Öte yandan, mezkur Kanunun 94. maddesinin birinci fıkrasında; "Kamu idare ve müesseseleri, iktisadi kamu müesseseleri, sair kurumlar, ticaret şirketleri, iş ortaklıkları, dernekler, vakıflar, dernek ve vakıfların iktisadi işletmeleri, kooperatifler, yatırım fonu yönetenler, gerçek gelirlerini beyan etmeye mecbur olan ticaret ve serbest meslek erbabı, zirai kazançlarını bilanço veya zirai işletme hesabı esasına göre tespit eden çiftçiler aşağıdaki bentlerde sayılan ödemeleri (avans olarak ödenenler dahil) nakden veya hesaben yaptıkları sırada, istihkak sahiplerinin gelir vergisine mahsuben tevkifat yapmaya mecburdurlar." hükmü yer almakta olup, aynı fıkranın 5/a bendinde, 70. maddede yazılı mal ve hakların kiralanması karşılığı yapılan ödemelerden, % 20 oranında gelir vergisi tevkifatı yapılacağı hüküm altına alınmıştır.
Yukarıda yer alan hüküm ve açıklamalara göre, 193 Sayılı Gelir Vergisi Kanununun 94. maddesinin birinci fıkrasında, gerçek gelirlerini beyan etmeye mecbur olan ticaret ve serbest meslek erbabının tevkifat yapmaya mecbur olduğu hüküm altına alındığından, söz konusu faaliyetiniz nedeniyle gerçek gelirini beyan etmeye mecbur olan ticaret erbabı olarak işe başlama tarihiniz (14.11.2018) itibariyle nakden veya hesaben yaptığınız kira ödemelerinden aynı Kanunun 94. maddesinin birinci fıkrasının 5/a bendi uyarınca tevkifat yapmanız gerekmektedir.
Mükellefiyet başlangıç tarihinden önceki dönemler için; 193 sayılı Gelir Vergisi Kanununun 94. maddesinin birinci fıkrasına göre tevkifat yapmaya mecbur olanlar arasında yer almadığınızdan, yaptığınız kira ödemeleri üzerinden tevkifat yapılmayacaktır.

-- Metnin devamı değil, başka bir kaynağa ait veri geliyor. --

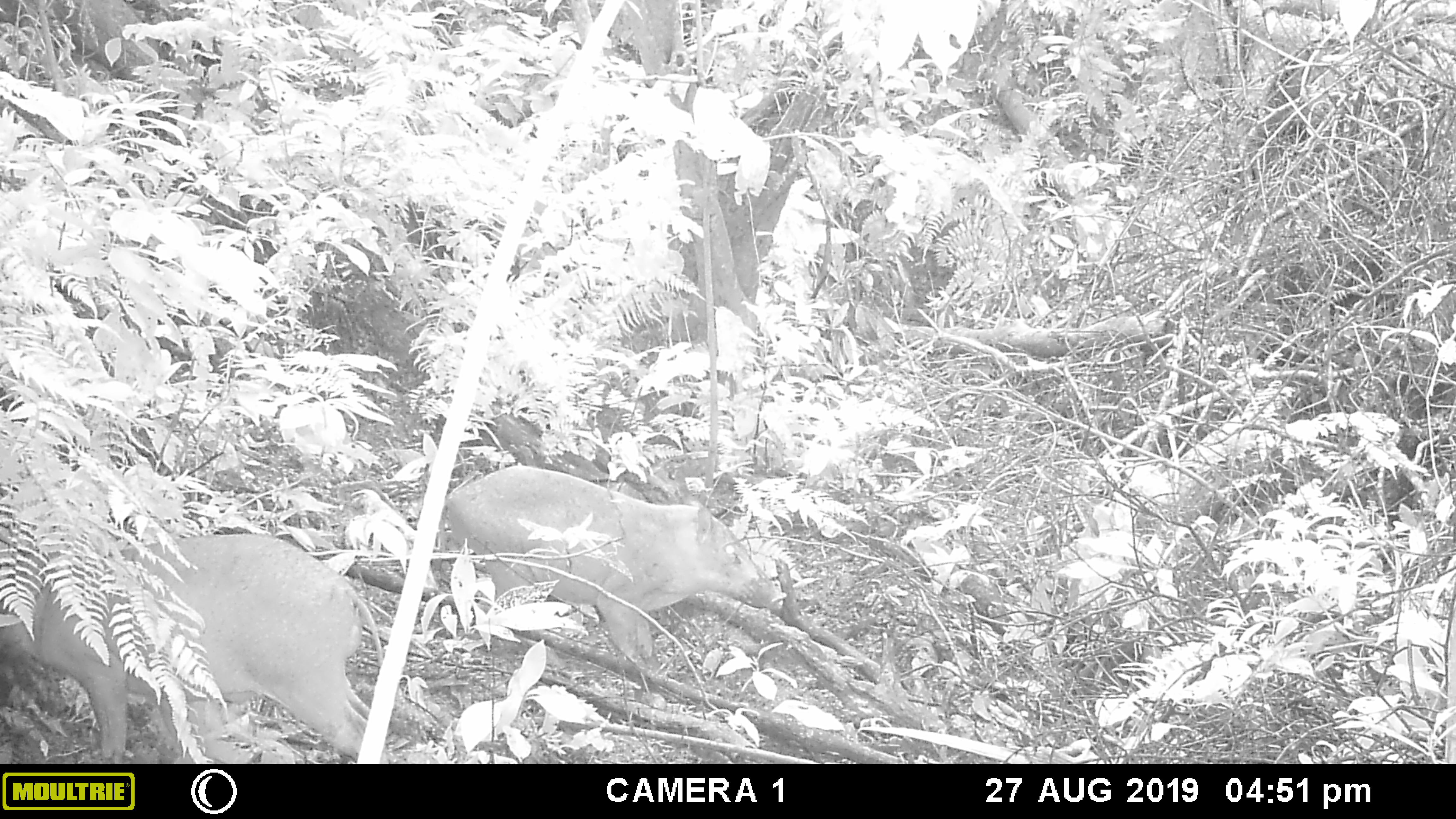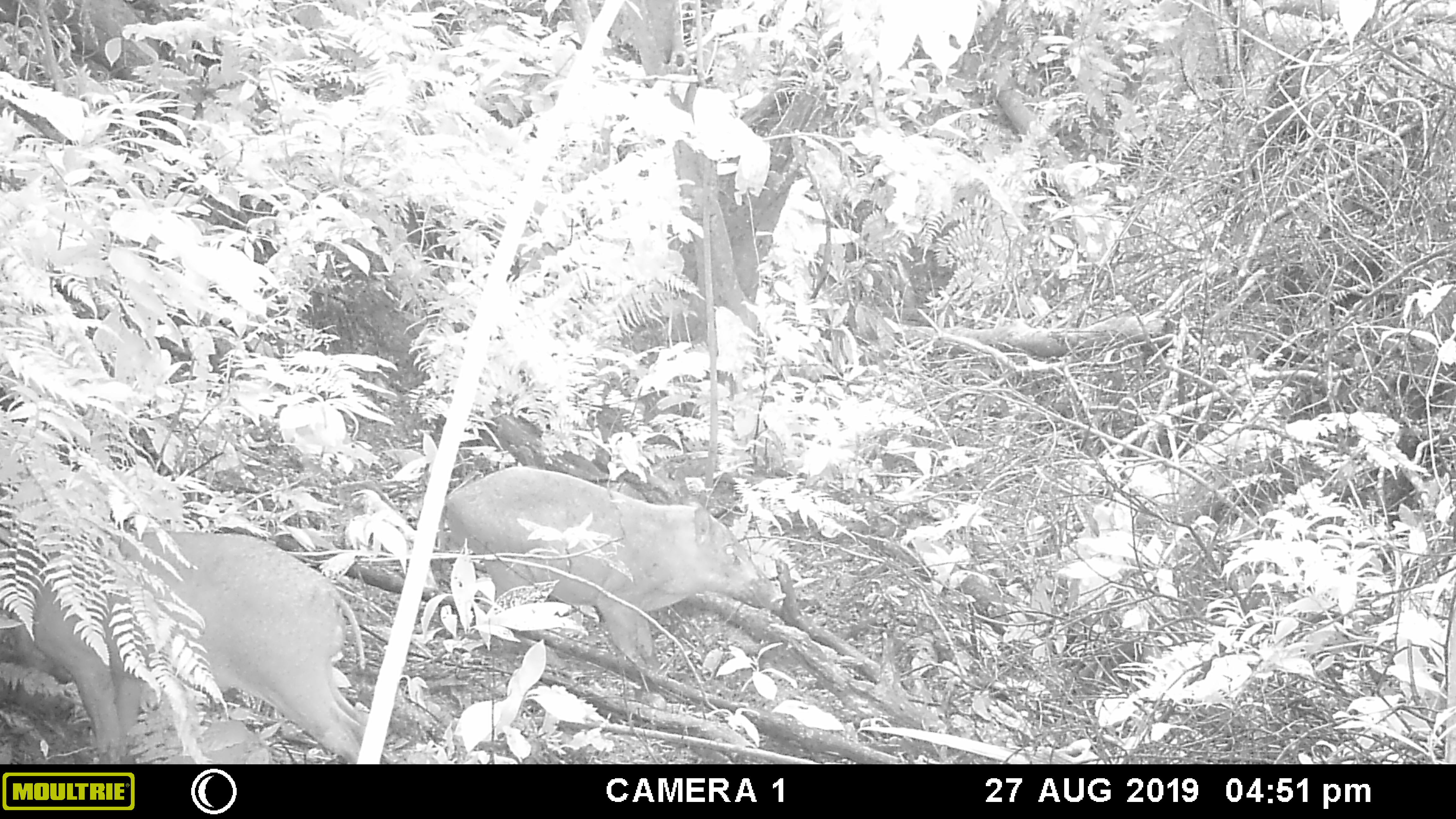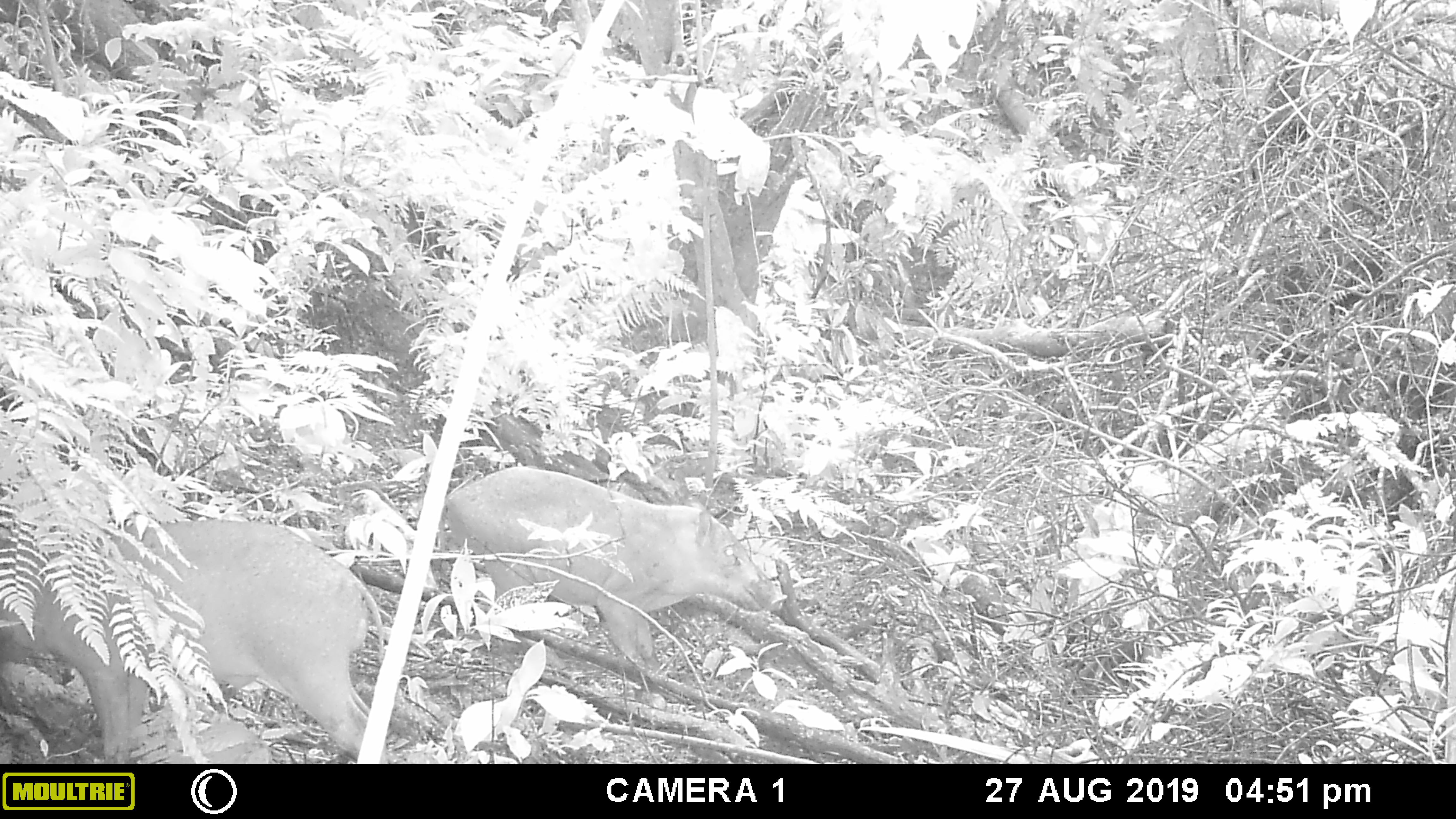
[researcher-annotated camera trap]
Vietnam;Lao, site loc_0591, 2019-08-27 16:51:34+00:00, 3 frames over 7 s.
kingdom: Animalia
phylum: Chordata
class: Mammalia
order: Artiodactyla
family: Suidae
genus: Sus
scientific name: Sus scrofa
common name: eurasian wild pig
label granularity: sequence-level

Ayrıca, mükellefiyet başlangıç tarihinden önce ticari faaliyetinizde kullanmak üzere kiraladığınız iş yerinize ait eylül ve ekim ayı kira ödemelerinin, genel gider olduğunun tevsik edici belgelerle tevsik edilmesi ve yapılan giderlerin Vergi Usul Kanununda düzenlenen süreler içinde yasal defterlere kaydedilmesi halinde; ticari kazancınızın tespitinde gider olarak dikkate alınması mümkün bulunmaktadır.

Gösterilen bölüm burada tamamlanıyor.